INSTRUCTION ::
Reproduce the lines below without any changes, from the first line through the line containing "46.1 meters", both included.

EXTRACTED DATA ::
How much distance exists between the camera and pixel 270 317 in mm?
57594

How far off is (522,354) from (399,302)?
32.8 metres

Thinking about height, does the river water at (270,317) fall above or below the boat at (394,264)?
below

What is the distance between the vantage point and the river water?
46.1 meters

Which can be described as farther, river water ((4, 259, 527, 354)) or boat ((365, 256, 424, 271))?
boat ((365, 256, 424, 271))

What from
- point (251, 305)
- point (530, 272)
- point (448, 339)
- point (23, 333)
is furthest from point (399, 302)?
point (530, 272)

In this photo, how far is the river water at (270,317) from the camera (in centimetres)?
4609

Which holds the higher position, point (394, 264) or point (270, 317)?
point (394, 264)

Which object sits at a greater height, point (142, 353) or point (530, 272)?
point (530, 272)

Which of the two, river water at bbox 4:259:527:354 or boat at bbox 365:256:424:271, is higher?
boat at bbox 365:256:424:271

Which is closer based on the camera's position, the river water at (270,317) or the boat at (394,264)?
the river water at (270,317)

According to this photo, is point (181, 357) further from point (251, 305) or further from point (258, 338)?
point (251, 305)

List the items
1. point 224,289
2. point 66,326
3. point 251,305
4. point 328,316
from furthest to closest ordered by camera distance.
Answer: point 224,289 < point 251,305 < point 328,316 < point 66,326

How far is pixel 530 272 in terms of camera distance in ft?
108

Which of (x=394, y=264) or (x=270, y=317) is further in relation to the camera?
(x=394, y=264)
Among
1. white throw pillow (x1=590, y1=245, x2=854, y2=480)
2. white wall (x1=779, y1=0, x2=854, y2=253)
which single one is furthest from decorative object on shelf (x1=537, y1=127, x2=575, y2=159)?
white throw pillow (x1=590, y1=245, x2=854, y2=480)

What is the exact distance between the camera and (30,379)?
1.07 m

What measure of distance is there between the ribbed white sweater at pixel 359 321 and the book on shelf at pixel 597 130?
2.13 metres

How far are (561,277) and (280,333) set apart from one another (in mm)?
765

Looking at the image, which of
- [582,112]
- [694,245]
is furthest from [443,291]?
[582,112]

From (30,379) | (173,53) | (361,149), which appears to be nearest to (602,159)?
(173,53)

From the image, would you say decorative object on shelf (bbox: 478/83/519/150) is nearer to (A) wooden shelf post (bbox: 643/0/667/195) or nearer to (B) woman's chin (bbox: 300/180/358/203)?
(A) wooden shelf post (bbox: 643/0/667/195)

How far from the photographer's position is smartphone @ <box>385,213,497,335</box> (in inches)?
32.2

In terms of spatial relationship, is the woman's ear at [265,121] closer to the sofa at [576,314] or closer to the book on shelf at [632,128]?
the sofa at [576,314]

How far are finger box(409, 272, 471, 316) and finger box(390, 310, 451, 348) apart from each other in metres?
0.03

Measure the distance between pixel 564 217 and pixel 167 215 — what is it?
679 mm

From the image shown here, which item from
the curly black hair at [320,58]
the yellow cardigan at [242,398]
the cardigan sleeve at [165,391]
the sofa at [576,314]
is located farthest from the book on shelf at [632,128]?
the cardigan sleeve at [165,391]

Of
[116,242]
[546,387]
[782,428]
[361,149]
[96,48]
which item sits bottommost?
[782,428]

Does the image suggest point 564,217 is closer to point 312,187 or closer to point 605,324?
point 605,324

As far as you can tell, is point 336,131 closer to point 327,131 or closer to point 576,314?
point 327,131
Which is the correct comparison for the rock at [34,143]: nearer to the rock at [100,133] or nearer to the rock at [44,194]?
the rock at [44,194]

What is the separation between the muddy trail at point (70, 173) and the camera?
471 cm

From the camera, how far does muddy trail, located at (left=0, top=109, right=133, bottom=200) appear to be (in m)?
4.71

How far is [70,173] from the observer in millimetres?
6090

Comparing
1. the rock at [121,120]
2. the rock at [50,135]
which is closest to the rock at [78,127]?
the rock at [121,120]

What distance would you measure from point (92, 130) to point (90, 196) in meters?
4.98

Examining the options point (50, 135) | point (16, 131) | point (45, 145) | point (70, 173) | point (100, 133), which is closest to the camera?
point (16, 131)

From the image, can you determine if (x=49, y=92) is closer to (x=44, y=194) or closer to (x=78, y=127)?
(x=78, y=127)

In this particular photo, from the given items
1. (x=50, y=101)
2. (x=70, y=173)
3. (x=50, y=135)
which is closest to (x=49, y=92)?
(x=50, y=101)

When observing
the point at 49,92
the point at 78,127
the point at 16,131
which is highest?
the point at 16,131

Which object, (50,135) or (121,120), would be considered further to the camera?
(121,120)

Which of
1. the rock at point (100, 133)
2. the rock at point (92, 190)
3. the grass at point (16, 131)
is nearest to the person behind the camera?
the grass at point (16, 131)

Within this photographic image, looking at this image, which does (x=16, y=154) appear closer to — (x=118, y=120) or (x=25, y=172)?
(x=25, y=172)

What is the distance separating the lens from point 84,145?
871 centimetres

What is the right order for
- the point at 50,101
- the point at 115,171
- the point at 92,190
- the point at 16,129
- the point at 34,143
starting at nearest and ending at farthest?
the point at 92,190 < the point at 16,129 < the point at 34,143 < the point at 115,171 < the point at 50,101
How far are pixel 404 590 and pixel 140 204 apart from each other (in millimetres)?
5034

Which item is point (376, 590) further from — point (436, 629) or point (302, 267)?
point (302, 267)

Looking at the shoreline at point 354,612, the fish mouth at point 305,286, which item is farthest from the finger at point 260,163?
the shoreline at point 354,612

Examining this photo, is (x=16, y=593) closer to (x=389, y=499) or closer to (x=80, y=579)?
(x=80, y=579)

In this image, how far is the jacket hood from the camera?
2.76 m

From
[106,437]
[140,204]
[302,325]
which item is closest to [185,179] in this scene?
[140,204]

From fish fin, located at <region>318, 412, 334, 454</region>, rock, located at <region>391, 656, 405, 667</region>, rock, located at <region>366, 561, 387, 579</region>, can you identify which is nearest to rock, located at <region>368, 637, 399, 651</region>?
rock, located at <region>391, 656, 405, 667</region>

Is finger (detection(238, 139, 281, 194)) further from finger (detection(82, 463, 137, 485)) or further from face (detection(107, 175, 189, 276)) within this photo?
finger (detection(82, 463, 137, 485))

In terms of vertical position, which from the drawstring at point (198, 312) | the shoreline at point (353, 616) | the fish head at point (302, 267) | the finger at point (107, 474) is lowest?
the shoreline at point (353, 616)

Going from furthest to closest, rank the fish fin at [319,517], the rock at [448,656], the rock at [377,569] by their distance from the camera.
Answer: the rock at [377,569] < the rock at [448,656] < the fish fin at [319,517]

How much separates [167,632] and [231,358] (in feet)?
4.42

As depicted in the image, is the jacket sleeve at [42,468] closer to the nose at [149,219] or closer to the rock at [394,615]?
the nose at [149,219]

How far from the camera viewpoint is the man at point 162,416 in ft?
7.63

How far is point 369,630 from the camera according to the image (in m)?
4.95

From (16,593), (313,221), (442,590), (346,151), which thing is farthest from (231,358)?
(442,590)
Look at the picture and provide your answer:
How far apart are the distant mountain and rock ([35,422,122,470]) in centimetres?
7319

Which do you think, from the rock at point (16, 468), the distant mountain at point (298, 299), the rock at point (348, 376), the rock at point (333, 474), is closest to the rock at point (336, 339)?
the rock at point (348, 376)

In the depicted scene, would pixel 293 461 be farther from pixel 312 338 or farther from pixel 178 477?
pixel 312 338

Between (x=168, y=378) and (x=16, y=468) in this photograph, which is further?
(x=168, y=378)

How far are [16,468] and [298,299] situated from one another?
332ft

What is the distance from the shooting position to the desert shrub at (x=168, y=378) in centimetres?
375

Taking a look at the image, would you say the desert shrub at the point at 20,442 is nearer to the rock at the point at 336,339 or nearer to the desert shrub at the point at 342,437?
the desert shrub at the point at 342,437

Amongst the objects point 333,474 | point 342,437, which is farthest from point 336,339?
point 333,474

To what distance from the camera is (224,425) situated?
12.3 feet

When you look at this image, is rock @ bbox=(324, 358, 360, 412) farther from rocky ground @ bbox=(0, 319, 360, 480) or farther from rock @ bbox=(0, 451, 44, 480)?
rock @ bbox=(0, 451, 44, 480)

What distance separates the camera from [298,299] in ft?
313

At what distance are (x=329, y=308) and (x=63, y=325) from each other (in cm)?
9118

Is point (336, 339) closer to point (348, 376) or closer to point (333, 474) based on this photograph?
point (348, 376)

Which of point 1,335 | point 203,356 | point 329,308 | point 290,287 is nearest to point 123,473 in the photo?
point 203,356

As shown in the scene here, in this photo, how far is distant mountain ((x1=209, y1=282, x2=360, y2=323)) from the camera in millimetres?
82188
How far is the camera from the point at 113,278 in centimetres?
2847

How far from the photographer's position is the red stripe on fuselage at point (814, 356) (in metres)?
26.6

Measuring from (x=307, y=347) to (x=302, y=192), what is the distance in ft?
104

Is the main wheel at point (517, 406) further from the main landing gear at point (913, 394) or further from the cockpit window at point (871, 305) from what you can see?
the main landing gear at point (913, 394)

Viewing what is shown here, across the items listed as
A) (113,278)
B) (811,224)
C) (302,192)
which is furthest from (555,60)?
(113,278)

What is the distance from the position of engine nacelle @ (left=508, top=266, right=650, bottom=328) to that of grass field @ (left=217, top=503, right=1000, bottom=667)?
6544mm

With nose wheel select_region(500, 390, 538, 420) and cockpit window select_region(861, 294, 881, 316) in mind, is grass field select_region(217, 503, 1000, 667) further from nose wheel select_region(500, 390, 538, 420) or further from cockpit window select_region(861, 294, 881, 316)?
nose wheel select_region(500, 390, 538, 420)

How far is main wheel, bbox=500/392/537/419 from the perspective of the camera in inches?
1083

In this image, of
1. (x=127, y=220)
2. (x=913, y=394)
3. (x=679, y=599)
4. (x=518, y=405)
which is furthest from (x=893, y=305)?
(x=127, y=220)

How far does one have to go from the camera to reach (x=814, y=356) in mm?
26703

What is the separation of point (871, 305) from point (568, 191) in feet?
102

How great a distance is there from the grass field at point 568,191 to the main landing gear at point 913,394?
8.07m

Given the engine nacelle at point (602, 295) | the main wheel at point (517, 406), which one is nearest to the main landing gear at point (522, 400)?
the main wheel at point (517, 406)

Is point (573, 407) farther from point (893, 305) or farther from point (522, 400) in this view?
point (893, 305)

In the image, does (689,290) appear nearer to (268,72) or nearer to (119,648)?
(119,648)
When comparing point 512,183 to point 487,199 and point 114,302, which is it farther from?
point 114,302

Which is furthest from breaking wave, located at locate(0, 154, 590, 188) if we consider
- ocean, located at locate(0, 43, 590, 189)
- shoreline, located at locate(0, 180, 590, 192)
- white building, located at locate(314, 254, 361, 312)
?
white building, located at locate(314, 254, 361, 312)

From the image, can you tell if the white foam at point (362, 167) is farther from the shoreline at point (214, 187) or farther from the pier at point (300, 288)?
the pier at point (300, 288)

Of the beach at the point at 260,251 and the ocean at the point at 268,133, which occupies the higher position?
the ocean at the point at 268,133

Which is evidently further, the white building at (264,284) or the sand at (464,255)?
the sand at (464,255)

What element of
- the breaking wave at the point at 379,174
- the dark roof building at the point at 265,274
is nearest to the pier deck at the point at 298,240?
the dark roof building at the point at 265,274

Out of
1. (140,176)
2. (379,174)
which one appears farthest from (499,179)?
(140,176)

PROBLEM SOLUTION ::
How much distance exists between the camera and pixel 270 317 in mm?
57594

How far off is (522,354) from (399,302)?
32.8 metres

Thinking about height, does the river water at (270,317) fall above or below the boat at (394,264)?
below

What is the distance between the vantage point and the river water?
46.1 meters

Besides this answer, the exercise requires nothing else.